Más allá de la tradición y la costumbre, la no comparecencia del presidente ante los diputados es irrelevante. El discurso de los mandatarios, arropado por un elaborado protocolo, no puede ser considerado como rendición de cuentas, en sentido estricto. Los presidentes han utilizado la tribuna legislativa para proclamar la excepcionalidad de su gestión, mediante un listado tedioso de logros y proyectos. La evaluación y la autocrítica son desconocidas. Los diputados, por su lado, reciben pasivamente la perorata. El rito se repite, en tono menor, en la comparecencia de los ministros.
Sin embargo, el presidente no rompió radicalmente con esta tradición. Reunió una especie de “gabinete de crisis” en Casa Presidencial, en el cual los participantes enunciaron, una vez más, la indolencia de los Gobiernos anteriores para horror de Bukele. Atónito, este dio instrucciones genéricas para corregir el rumbo.
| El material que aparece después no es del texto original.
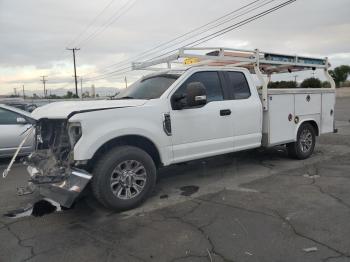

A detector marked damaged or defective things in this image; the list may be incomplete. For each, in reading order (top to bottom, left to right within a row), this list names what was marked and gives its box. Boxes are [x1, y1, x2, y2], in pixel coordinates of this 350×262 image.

crumpled hood [31, 99, 148, 119]
damaged front end [25, 118, 92, 207]
wrecked bumper [26, 167, 92, 208]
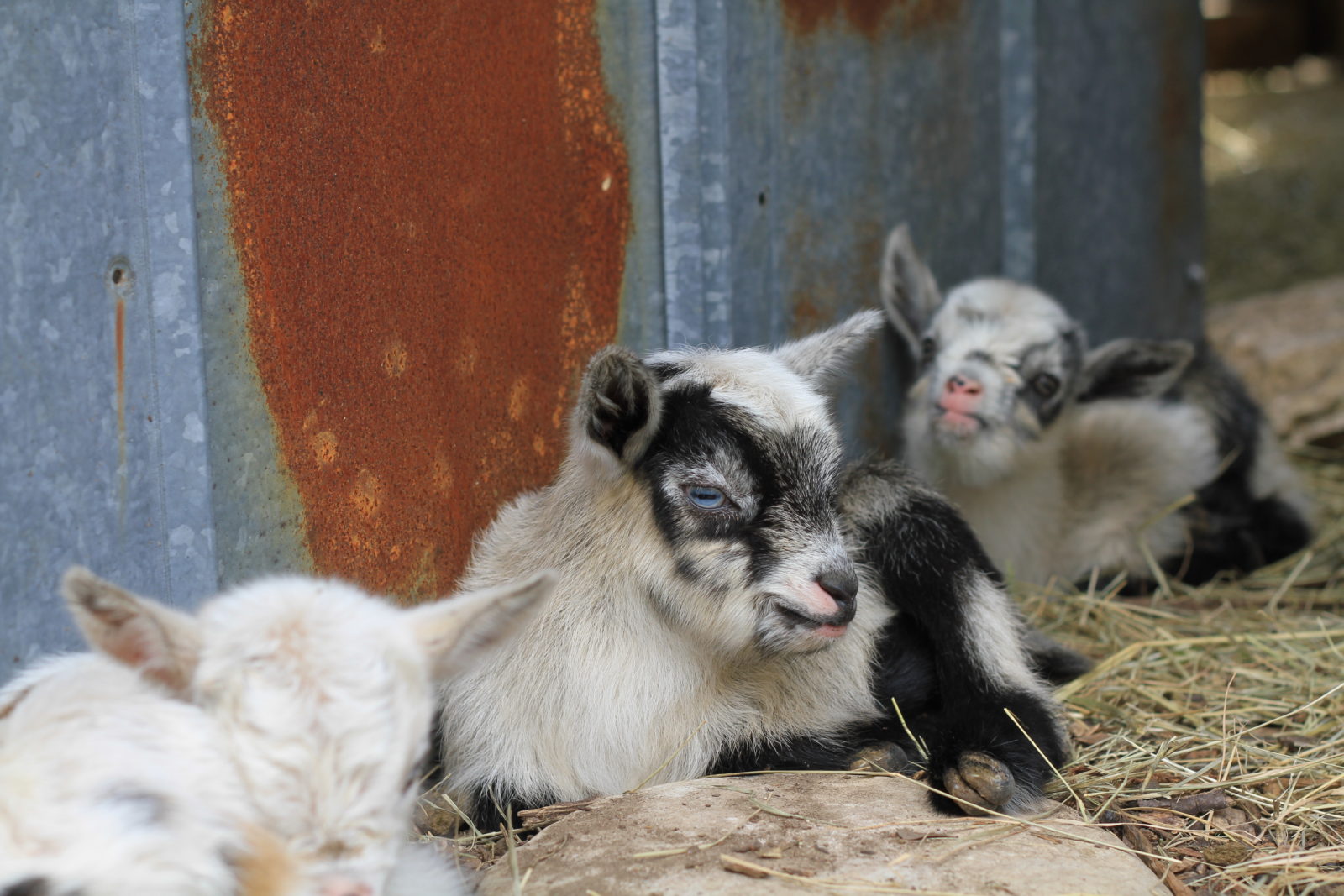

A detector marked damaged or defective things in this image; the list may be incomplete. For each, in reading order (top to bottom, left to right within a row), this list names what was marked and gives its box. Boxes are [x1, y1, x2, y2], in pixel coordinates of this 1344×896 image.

rusty corrugated metal wall [0, 0, 1196, 672]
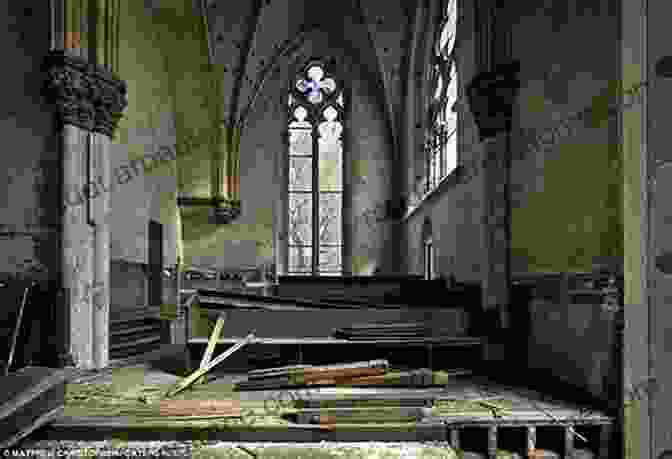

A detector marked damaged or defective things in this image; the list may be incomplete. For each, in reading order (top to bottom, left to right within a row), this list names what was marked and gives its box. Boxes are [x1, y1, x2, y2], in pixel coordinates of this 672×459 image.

broken wooden board [0, 366, 67, 450]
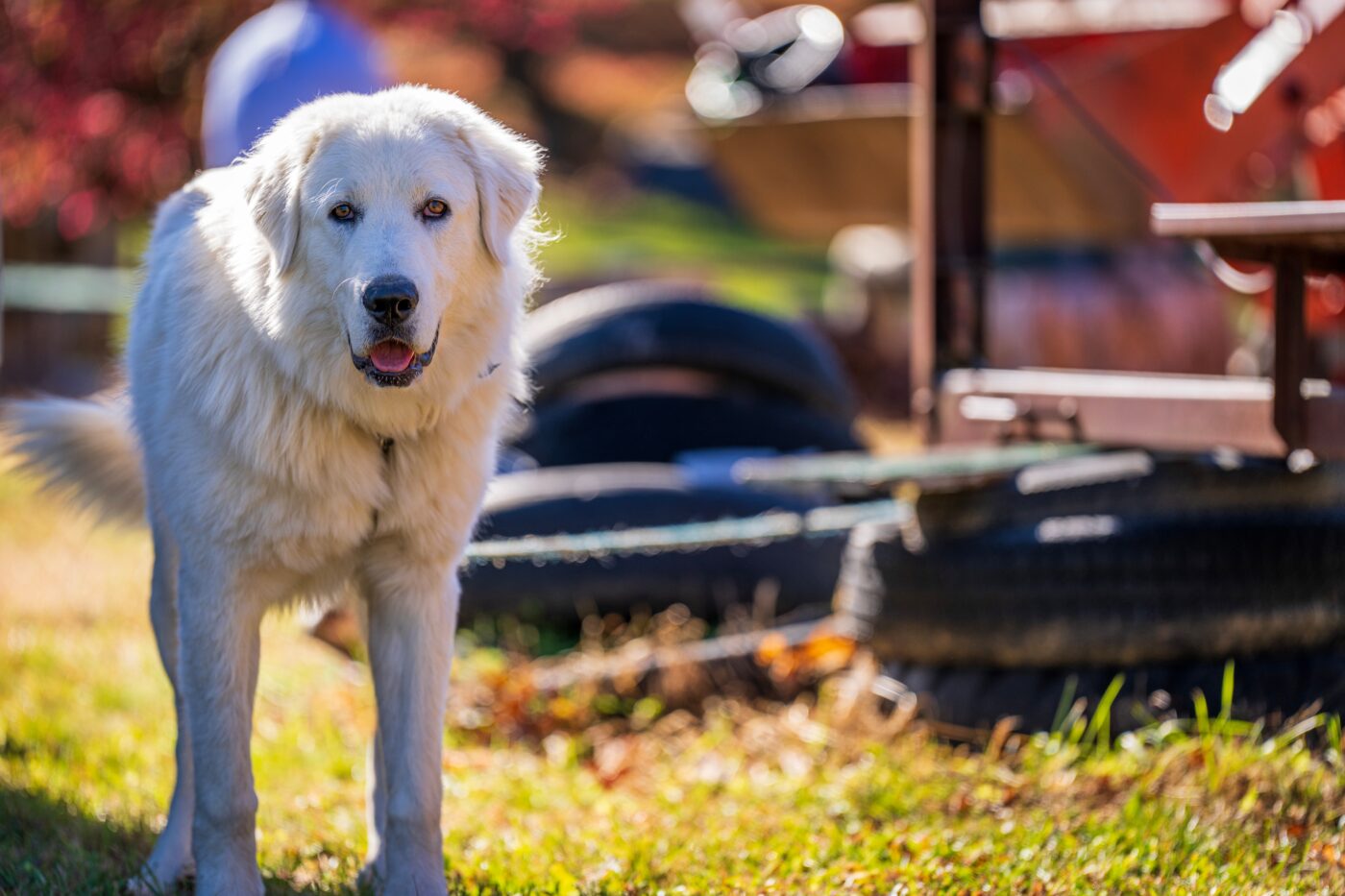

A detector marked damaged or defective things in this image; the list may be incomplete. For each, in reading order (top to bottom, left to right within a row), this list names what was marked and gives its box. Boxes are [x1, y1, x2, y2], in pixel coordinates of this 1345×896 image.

rusty metal frame [915, 1, 1345, 460]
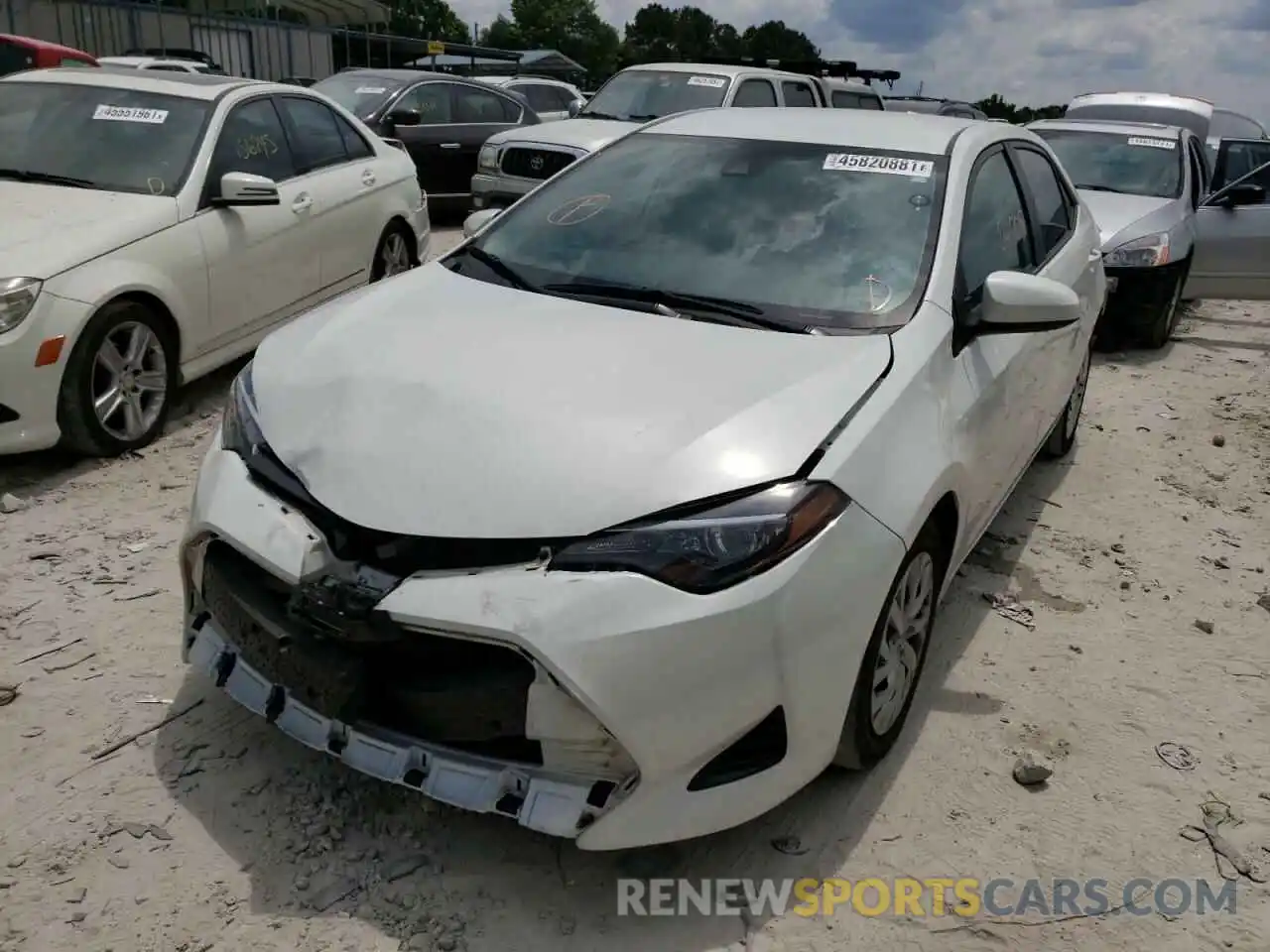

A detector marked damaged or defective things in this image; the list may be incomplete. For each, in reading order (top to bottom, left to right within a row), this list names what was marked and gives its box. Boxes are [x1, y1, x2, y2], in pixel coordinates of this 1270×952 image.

broken headlight housing [1102, 233, 1168, 270]
broken headlight housing [219, 360, 264, 459]
white damaged sedan [179, 107, 1102, 853]
broken headlight housing [551, 484, 848, 596]
damaged front bumper [179, 438, 904, 848]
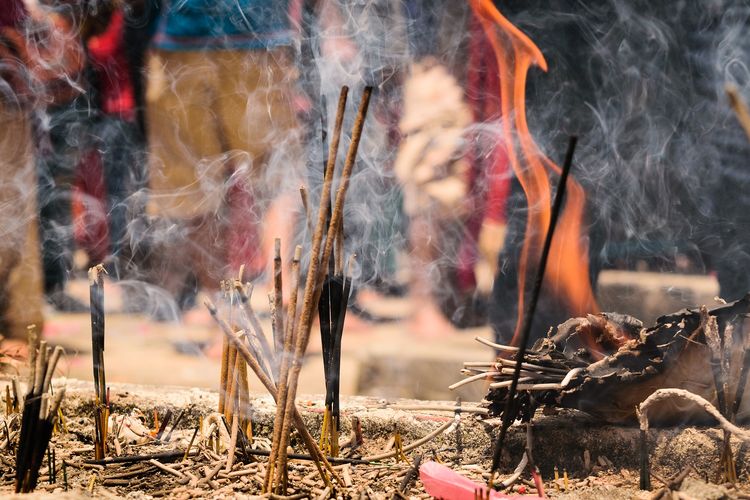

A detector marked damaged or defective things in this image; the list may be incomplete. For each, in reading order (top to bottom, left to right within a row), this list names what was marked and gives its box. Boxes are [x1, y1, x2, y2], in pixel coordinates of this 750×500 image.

charred stick [272, 86, 352, 492]
charred stick [274, 87, 372, 492]
charred stick [494, 137, 580, 476]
Nada nuevo y tan insustancial como el discurso anual de sus antecesores. Un espectáculo informativo, montado en su propio terreno y estilo. La rendición de cuentas bien podría constituir el primer paso de la anunciada reforma radical del Estado. Pero la opacidad actual es tan densa como la de los Gobiernos anteriores. Y al igual que estos, muy probablemente esconde privilegios y beneficios para proveedores amigos. La ruptura y la innovación son aparentes.
En lugar de innovar para el bien general, las comparecencias del presidente se caracterizan por promesas fabulosas y por la exasperación y la diatriba desaforada contra presuntos enemigos. El ataque ha sido hasta ahora un recurso eficaz para ocultar la negligencia, la improvisación y la incompetencia. Bukele fustiga a la fanaticada, incluso irrespetando su propia cuarentena. Prometer, en medio de la devastación, “un plan económico post crisis, en donde no solo sorprendamos a nuestro pueblo, sino también al mundo entero”, deslumbra, pero es irreal. Ni siquiera tiene para pagar los salarios del sector público. Redujo el presupuesto de educación mientras la ministra pide más de cien millones para infraestructura y tecnología. Sorprender a propios y extraños con promesas como la del famoso hospital encandila. El insulto blinda la promesa. El incumplimiento será obra de sus denostados enemigos. Los críticos lo acusan de mentir, mientras sus voceros alegan que hace política.
La vulnerabilidad expuesta una vez más por las intensas lluvias es responsabilidad directa de los Gobiernos de Arena y del FMLN. Pero también de Bukele. En los seis primeros meses de su Gobierno no solo no le prestó atención a la vulnerabilidad que caracteriza al país, sino que desarticuló la estructura, ya de por sí frágil, que vinculaba el gobierno central y el local con el argumento de ahorrar salarios. El monto de estos es ahora muy superior, mientras Casa Presidencial carece de una articulación eficaz con las municipalidades. El virus y las lluvias han puesto de manifiesto este error estratégico.
A estas alturas, el presidente Bukele ya debiera haber entendido que el ataque, por más iracundo que sea, no tiene respuestas para una crisis nacional de gran envergadura y de consecuencias imprevisibles. Tal vez a eso se deba que sus allegados se quejen de trabajo excesivo y agotamiento. La altisonancia de la retórica no oculta la enfermedad y el hambre. El virus, las lluvias y la recesión económica se ciernen amenazadoramente sobre la imagen presidencial y han mostrado hasta dónde puede llegar la deriva autoritaria de un régimen presidencialista. Cabe preguntar, entonces, si no sería conveniente introducir en la institucionalidad actual un procedimiento para destituir, o al menos censurar, al mandatario que violente la Constitución de forma deliberada y sistemática. Es un último recurso para frenar al régimen presidencialista desbocado. La mayoría de las constituciones democráticas disponen de ese mecanismo. Es injustificable aguardar el final del mandato presidencial para pedir cuentas, tal como el mismo Bukele acaba de señalar desafiante. La intervención oportuna evita el daño irreparable. El peligro de manipulación por parte de la oposición política es real, pero la dictadura es peor.